» **Set problem**: Starting at the line that holds "How large is", quote every line through the end of the records, both boundary lines included. Omit the pictures.

[Questions about scene geometry]
============================================================

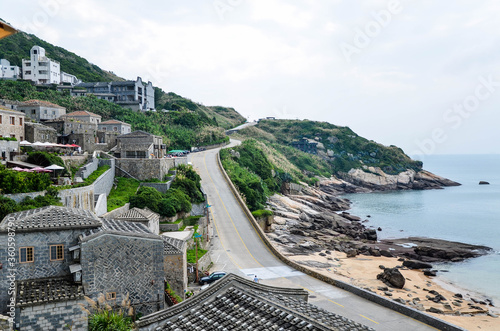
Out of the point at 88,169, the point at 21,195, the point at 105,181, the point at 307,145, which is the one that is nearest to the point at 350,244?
the point at 105,181

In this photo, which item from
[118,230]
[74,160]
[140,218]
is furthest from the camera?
[74,160]

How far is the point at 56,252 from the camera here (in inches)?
622

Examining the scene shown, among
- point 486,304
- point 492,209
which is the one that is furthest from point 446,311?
point 492,209

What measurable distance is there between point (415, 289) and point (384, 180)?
8840 cm

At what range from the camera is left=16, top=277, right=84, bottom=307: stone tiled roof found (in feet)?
45.1

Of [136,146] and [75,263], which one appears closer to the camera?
[75,263]

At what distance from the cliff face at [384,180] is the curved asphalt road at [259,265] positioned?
7400 cm

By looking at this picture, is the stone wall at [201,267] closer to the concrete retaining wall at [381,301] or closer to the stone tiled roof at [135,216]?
the stone tiled roof at [135,216]

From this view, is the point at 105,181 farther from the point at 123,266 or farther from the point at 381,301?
the point at 381,301

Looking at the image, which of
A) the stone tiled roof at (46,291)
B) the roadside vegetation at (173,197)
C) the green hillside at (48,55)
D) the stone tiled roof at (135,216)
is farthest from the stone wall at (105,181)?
the green hillside at (48,55)

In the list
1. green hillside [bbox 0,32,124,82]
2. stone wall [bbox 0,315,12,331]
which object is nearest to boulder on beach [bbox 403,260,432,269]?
stone wall [bbox 0,315,12,331]

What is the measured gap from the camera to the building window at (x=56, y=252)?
1572cm

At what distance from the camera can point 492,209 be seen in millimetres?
82438

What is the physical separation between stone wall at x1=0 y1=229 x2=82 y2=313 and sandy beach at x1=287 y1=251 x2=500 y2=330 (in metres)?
20.5
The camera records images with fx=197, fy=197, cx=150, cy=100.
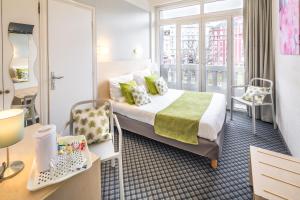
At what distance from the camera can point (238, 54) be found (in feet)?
14.2

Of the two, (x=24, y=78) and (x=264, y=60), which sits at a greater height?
(x=264, y=60)

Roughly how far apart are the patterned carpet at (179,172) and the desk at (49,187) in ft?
2.64

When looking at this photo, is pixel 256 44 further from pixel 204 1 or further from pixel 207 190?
pixel 207 190

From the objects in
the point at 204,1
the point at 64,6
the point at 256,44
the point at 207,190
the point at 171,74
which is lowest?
the point at 207,190

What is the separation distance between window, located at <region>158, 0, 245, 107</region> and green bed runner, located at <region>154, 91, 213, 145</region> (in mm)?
1755

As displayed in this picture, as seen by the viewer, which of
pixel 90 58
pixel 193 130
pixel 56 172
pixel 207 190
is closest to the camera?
pixel 56 172

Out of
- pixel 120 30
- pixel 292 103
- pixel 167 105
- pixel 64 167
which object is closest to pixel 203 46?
pixel 120 30

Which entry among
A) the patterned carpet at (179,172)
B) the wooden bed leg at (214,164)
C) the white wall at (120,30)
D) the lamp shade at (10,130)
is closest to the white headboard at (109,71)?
the white wall at (120,30)

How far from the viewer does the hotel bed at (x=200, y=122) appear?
2.27 meters

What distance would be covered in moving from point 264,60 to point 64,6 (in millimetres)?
3577

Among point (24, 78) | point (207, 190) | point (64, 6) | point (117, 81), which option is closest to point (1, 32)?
point (24, 78)

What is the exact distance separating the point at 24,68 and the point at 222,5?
4080 mm

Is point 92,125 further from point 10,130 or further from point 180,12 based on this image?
point 180,12

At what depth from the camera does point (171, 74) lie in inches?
212
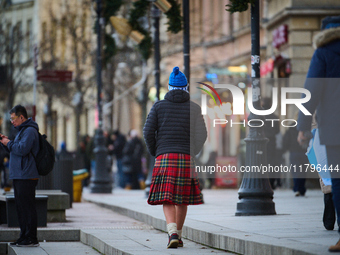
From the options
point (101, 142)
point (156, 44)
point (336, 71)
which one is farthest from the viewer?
point (101, 142)

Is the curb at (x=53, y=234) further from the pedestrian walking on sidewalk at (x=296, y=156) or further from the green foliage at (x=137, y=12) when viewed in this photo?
the green foliage at (x=137, y=12)

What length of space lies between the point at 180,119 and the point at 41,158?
6.33 feet

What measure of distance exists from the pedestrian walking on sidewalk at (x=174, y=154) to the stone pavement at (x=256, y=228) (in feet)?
1.60

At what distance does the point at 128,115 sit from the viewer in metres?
50.0

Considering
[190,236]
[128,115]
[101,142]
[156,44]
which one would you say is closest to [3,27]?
[128,115]

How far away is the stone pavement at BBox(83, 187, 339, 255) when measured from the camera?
786 cm

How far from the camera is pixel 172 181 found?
920 cm

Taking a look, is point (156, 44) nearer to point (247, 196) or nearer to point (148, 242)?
point (247, 196)

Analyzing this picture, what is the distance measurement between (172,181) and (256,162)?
2.91 metres

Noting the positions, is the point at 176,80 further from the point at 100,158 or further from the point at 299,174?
the point at 100,158

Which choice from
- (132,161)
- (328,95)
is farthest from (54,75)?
(328,95)

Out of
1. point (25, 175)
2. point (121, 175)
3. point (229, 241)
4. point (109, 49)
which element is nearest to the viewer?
point (229, 241)

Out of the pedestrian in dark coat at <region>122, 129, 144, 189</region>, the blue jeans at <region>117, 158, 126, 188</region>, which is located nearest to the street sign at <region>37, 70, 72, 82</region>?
the pedestrian in dark coat at <region>122, 129, 144, 189</region>

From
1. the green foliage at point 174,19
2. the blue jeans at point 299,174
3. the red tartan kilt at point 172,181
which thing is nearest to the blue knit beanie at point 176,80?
the red tartan kilt at point 172,181
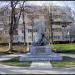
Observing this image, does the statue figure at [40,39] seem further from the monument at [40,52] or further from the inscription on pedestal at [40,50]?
the inscription on pedestal at [40,50]

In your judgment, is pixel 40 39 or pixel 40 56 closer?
pixel 40 56

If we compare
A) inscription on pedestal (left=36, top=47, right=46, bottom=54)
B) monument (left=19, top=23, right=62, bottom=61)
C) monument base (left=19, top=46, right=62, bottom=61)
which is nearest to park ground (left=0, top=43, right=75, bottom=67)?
monument base (left=19, top=46, right=62, bottom=61)

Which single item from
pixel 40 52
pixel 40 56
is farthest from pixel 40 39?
pixel 40 56

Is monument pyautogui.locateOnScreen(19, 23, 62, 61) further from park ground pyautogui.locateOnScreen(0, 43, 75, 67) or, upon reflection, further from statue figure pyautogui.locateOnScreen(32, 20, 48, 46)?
park ground pyautogui.locateOnScreen(0, 43, 75, 67)

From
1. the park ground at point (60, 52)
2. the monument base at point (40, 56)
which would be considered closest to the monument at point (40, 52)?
the monument base at point (40, 56)

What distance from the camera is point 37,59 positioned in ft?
71.7

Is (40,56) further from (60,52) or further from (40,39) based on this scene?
(60,52)

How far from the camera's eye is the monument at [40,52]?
22016mm

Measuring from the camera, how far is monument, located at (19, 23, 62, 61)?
2202cm

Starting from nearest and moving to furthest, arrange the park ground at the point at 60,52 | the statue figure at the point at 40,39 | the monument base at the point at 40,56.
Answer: the park ground at the point at 60,52 < the monument base at the point at 40,56 < the statue figure at the point at 40,39

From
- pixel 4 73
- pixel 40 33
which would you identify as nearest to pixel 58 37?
pixel 40 33

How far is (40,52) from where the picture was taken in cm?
2359

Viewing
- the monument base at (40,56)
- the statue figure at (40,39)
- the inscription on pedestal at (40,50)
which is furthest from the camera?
the statue figure at (40,39)

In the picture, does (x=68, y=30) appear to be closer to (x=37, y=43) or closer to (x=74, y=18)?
(x=74, y=18)
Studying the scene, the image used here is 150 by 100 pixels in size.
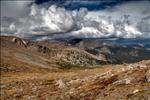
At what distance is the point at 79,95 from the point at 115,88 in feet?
29.7

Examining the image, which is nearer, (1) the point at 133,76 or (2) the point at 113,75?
(1) the point at 133,76

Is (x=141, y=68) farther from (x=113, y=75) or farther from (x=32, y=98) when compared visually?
(x=32, y=98)

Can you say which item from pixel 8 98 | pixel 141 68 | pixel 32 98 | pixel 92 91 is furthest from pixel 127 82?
pixel 8 98

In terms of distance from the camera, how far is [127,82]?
6366cm

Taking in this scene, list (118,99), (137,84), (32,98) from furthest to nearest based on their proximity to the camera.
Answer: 1. (32,98)
2. (137,84)
3. (118,99)

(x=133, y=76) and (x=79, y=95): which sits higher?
(x=133, y=76)

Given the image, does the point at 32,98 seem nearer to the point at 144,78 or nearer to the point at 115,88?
the point at 115,88

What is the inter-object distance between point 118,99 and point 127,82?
11.8 meters

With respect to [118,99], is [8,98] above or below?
below

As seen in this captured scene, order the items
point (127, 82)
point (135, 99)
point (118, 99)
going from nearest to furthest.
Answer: point (135, 99)
point (118, 99)
point (127, 82)

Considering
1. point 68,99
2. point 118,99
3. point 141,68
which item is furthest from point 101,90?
point 141,68

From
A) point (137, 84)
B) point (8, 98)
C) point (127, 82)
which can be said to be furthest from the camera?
point (8, 98)

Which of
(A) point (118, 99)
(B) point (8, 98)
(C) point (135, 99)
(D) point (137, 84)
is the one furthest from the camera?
(B) point (8, 98)

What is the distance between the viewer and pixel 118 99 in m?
52.6
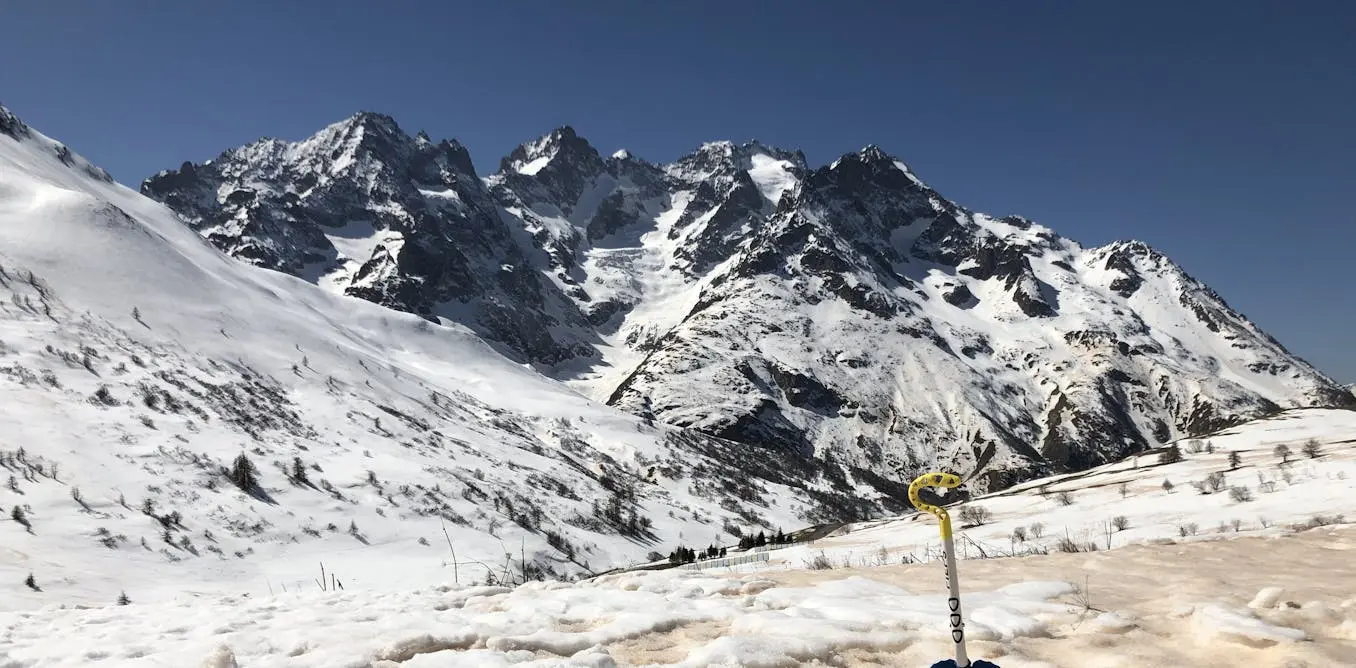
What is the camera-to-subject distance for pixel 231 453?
25.6m

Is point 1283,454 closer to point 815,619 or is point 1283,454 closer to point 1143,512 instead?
point 1143,512

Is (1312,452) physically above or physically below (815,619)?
above

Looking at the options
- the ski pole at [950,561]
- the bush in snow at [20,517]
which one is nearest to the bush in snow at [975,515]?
the ski pole at [950,561]

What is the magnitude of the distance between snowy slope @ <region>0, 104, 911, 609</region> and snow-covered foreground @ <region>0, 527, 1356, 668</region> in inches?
274

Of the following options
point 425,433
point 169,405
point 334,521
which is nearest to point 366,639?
point 334,521

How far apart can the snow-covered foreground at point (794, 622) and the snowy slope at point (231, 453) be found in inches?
274

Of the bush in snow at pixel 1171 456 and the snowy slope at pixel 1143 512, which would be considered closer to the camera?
the snowy slope at pixel 1143 512

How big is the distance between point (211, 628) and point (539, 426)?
2942 inches

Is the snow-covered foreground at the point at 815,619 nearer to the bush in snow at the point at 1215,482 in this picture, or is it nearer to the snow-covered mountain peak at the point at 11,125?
the bush in snow at the point at 1215,482

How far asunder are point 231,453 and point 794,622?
87.5 ft

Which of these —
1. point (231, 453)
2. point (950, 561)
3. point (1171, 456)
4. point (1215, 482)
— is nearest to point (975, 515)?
point (1215, 482)

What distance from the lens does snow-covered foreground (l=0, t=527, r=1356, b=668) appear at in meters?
5.22

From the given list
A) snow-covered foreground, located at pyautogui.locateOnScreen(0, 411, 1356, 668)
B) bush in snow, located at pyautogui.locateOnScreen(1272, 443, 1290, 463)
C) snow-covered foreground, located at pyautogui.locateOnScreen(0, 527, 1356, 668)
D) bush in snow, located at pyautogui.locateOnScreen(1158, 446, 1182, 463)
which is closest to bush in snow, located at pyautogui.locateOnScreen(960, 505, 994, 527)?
bush in snow, located at pyautogui.locateOnScreen(1272, 443, 1290, 463)

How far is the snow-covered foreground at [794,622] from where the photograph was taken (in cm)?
522
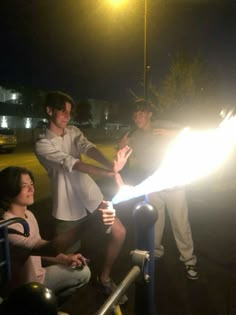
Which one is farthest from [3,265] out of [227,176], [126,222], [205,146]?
[227,176]

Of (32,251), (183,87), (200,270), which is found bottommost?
(200,270)

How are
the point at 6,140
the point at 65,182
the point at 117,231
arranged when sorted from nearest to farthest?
the point at 65,182, the point at 117,231, the point at 6,140

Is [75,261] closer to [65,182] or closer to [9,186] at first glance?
[9,186]

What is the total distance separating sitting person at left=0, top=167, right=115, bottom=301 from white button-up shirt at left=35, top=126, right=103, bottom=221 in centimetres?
55

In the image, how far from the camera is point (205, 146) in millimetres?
4121

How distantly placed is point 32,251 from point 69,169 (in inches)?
35.9

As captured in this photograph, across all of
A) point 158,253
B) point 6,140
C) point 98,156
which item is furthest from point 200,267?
point 6,140

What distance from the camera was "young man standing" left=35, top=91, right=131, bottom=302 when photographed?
3.35 meters

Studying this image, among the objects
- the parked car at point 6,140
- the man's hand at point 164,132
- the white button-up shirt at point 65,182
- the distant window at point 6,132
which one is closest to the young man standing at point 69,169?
the white button-up shirt at point 65,182

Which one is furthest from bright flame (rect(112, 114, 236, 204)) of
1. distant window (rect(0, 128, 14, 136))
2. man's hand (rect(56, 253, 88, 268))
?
distant window (rect(0, 128, 14, 136))

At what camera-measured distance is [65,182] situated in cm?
353

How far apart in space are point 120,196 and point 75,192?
4.20ft

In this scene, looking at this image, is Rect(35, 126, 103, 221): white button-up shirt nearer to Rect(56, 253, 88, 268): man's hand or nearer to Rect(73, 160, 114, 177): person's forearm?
Rect(73, 160, 114, 177): person's forearm

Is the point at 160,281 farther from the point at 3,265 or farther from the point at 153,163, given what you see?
the point at 3,265
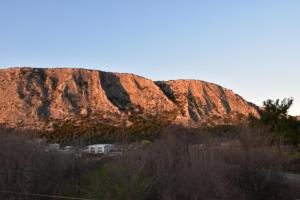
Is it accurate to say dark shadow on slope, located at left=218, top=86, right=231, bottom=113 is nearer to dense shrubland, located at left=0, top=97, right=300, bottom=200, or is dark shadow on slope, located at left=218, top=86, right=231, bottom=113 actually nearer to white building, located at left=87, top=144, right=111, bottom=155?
white building, located at left=87, top=144, right=111, bottom=155

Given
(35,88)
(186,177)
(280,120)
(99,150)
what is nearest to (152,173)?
(186,177)

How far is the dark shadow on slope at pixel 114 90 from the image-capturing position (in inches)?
3455

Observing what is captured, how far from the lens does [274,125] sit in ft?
154

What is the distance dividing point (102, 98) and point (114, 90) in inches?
278

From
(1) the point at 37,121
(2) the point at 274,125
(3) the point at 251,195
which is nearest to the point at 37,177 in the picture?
(3) the point at 251,195

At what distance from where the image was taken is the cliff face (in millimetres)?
76188

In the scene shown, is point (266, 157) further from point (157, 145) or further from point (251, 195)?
point (157, 145)

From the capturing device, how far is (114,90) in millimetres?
91438

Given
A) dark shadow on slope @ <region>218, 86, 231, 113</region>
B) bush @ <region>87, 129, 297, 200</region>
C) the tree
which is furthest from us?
dark shadow on slope @ <region>218, 86, 231, 113</region>

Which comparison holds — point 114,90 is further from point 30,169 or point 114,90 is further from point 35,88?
point 30,169

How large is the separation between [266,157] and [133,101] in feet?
228

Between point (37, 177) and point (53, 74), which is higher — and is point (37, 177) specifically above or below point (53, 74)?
below

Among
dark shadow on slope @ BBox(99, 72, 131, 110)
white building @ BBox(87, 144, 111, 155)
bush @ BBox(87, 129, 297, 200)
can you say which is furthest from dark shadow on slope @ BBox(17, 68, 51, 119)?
bush @ BBox(87, 129, 297, 200)

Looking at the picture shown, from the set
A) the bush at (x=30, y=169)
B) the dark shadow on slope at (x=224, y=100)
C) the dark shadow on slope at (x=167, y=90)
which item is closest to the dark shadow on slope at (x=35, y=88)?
the dark shadow on slope at (x=167, y=90)
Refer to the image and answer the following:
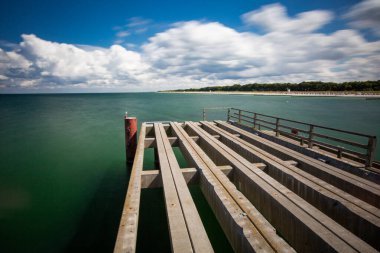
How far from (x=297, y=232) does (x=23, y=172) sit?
14.3m

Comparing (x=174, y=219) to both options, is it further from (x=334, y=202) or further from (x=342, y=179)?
(x=342, y=179)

============================================================

» **Solution to this exercise**:
How large is the separation between [266,157] and [133,101] in feet?
228

Between point (37, 177) and point (53, 74), which is higher — and is point (37, 177) specifically above or below point (53, 74)?
below

Among
dark shadow on slope @ BBox(99, 72, 131, 110)
white building @ BBox(87, 144, 111, 155)
bush @ BBox(87, 129, 297, 200)
can you say which is furthest from dark shadow on slope @ BBox(17, 68, 51, 119)?
bush @ BBox(87, 129, 297, 200)

Looking at the picture shown, from the set
A) the bush at (x=30, y=169)
B) the dark shadow on slope at (x=224, y=100)
C) the dark shadow on slope at (x=167, y=90)
which item is closest to the dark shadow on slope at (x=35, y=88)?
the dark shadow on slope at (x=167, y=90)
Refer to the image and answer the following:
How far from (x=297, y=232) does (x=23, y=172) sit?
14.3m

Comparing (x=174, y=219) to both options, is it further from (x=334, y=202) or further from (x=342, y=179)?
(x=342, y=179)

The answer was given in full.